Phillip Moffitt’s, well known meditation teacher, has this wisdom to share about ‘starting over’:    

"I first heard the phrase 'just start over' used to describe a spiritual practice some 20 years ago from the Buddhist meditation teacher and author Sharon Salzberg. During a mindfulness meditation retreat she taught at the Insight Meditation Society in Barre, Massachusetts, Sharon told us about her own struggle with learning to meditate – how she would become lost, distracted, and discouraged and would constantly second-guess herself and her teachers. Gradually she learned to pay no attention to the mental and emotional chatter and to just start over by meditating on her breath as she had been instructed. “Just start over” became her mantra, which she now teaches to her students.

"Each time Salzberg repeated this phrase during the retreat, I was deeply inspired. I realized that she was pointing to a radical attitudinal shift in which you cease to be reactive when you are knocked off your intended path. Instead, when you discover that you have lost your focus, you just begin again without getting caught up in emotional stories about why you can’t achieve your aim or judgments about how unworthy you are or why the change you seek is impossible. With Sharon as my inspiration, I set about developing 'just start over' into a daily life practice.
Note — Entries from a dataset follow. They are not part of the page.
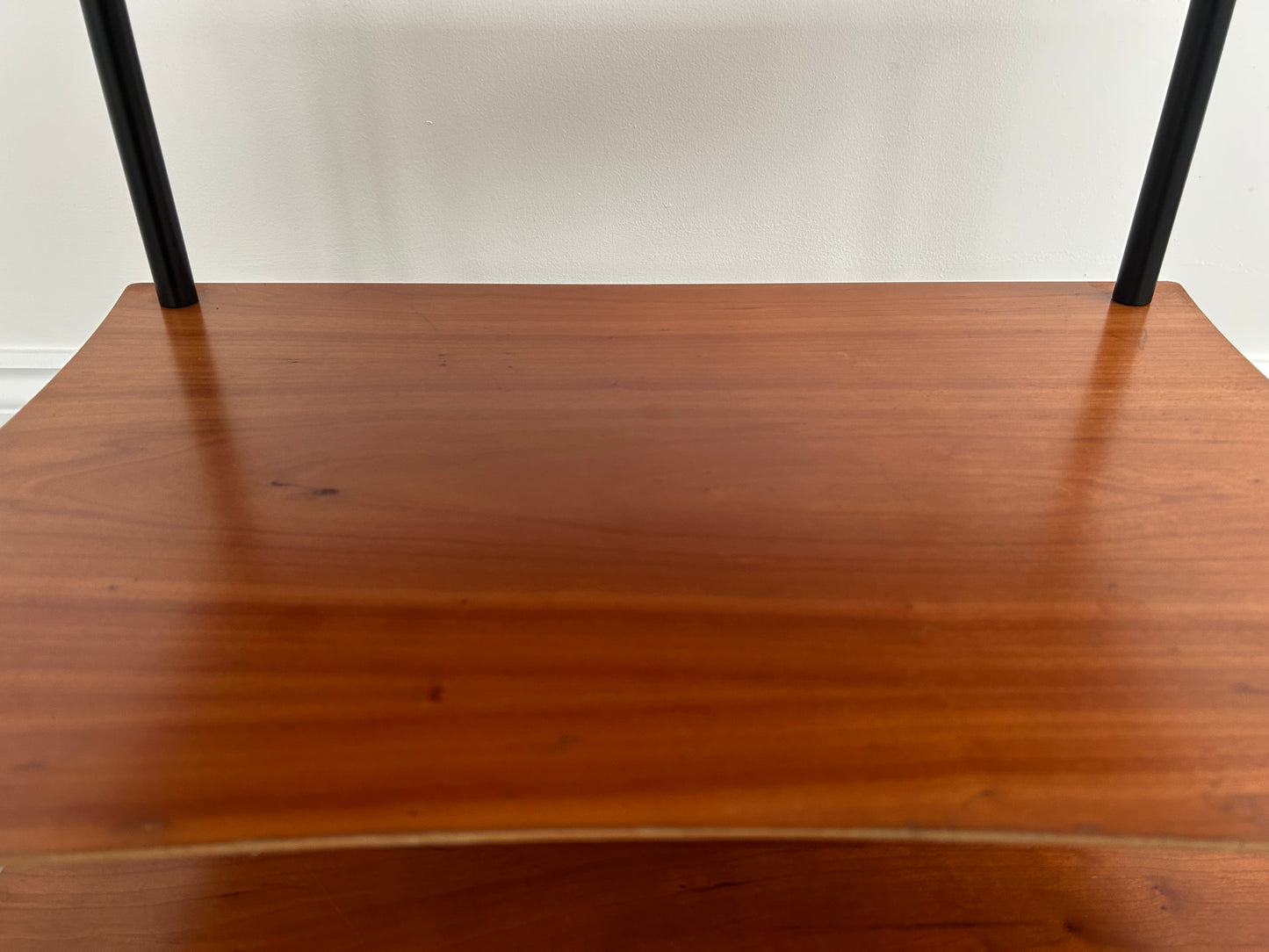 Quadraspire Q4 4-Tier Hi-Fi Rack in Cherry (Click & Collect Only)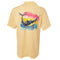 Men's Watercolor Marlin T-shirt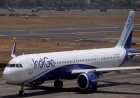 DGCA की सख्ती का असर: IndiGo ने रद्द की 550 उड़ानें, एयरलाइन ने जारी की माफ़ी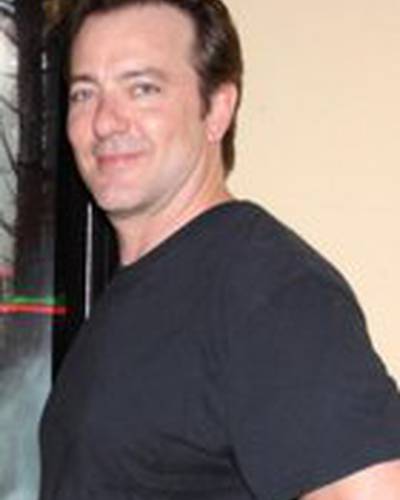 Д. Керри Прайор фото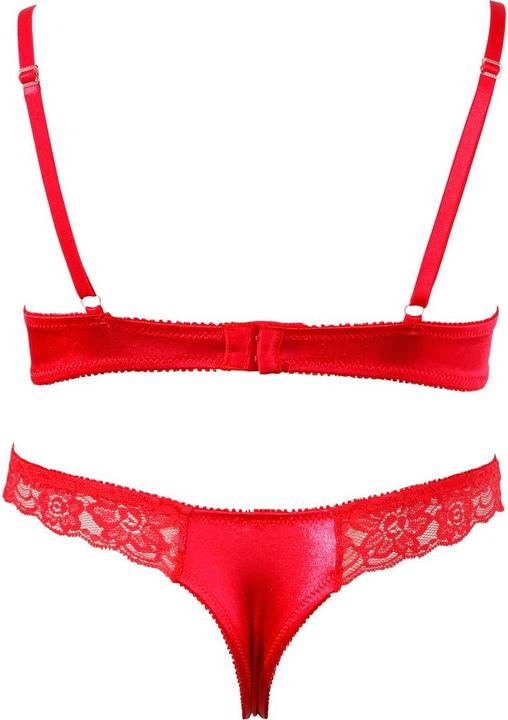 Actual product image Cottelli Collection Lift Set Valerie (L)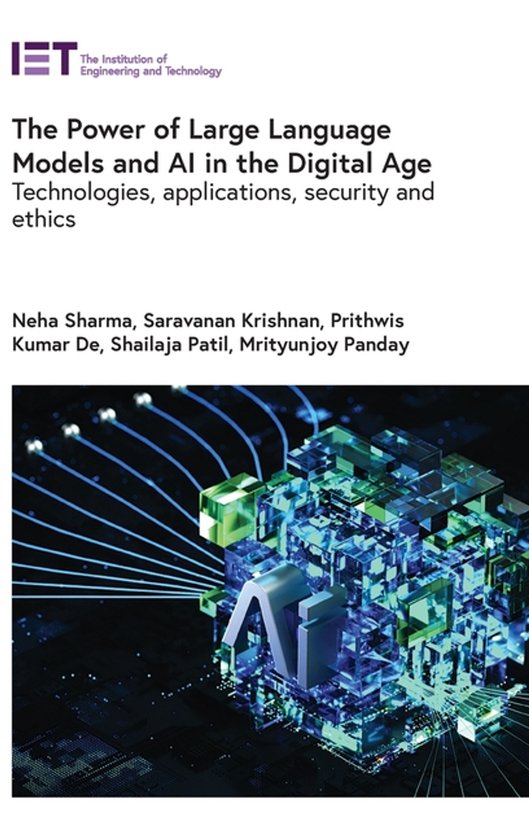 Computing and Networks-The Power of Large Language Models and AI in the ...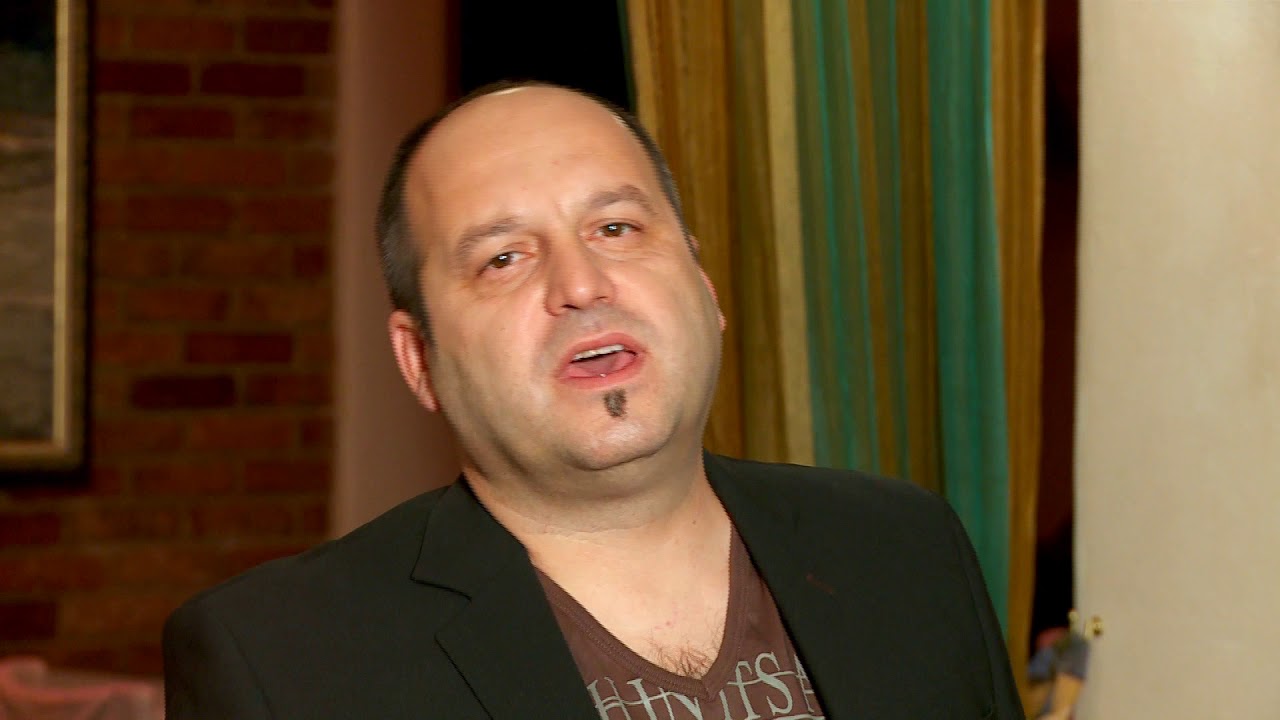 Hari Hristov s Ork Vidin - Zaidi zaidi | Хари Христов с Орк. Видин - Зайди зайди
"Often the problem is that you don’t know how to be resolute without also being rigid in your expectations. You haven’t learned how to sail the waves of the ocean of your mind or successfully navigate those emotionally charged or intractable parts of yourself that cause the inner storms in your daily life. You have the mistaken notion that you must know why you have a problem and must get rid of it before you can act in a more self-empowering manner. Starting-over practice takes a different approach. It switches your focus away from dwelling on those characteristics that limit you and redirects it toward recognizing your strengths from which you can realize your potential.

"This shift in focus is attitudinal: You simply do what you care about as well as you can. This is a humble attitude, but it is exactly what’s needed for you to sustain your resolution. In so doing, you free yourself from your judging mind that thinks it can control results and creates the grandiose expectation that you can do more than you can do in the present moment. You become a more effective person by simply learning to use your time and energy to do what you can do right now….

"So just how do you practice starting over? Think of it as shifting your attention away from controlling the outcome and abandoning your usual reactions – criticizing, judging, complaining, and lamenting – to getting off track. You don’t deny your thoughts and feelings, and you don’t try to make them go away. Instead, you acknowledge them without making any judgments about them and with compassion for how difficult this moment is. You then follow the acknowledgment with what I call “and” practice, in which you say to yourself, “Yes, I just got lost, and now I’ll just start over.”  Phillip Moffitt, https://dharmawisdom.org/starting-over/

So here we are - back to the cusp of the new year - perhaps wondering how 'starting over' will help us get through this next year.  The lessons are simple.  Stay in the present moment and don’t let our expectations for what we think is going to happen get in the way of our ability to be present for what is happening.
After all, every one is this mess we call life has expectations for the future.  And no one’s expectations are going to come true exactly as they hope or predict.  Our charge for the new year is to stay open to the possibilities, not to foreclose the future with our expectations, to have compassion for ourselves and others, and as Moffitt says, “…do what you care about as well as you can.”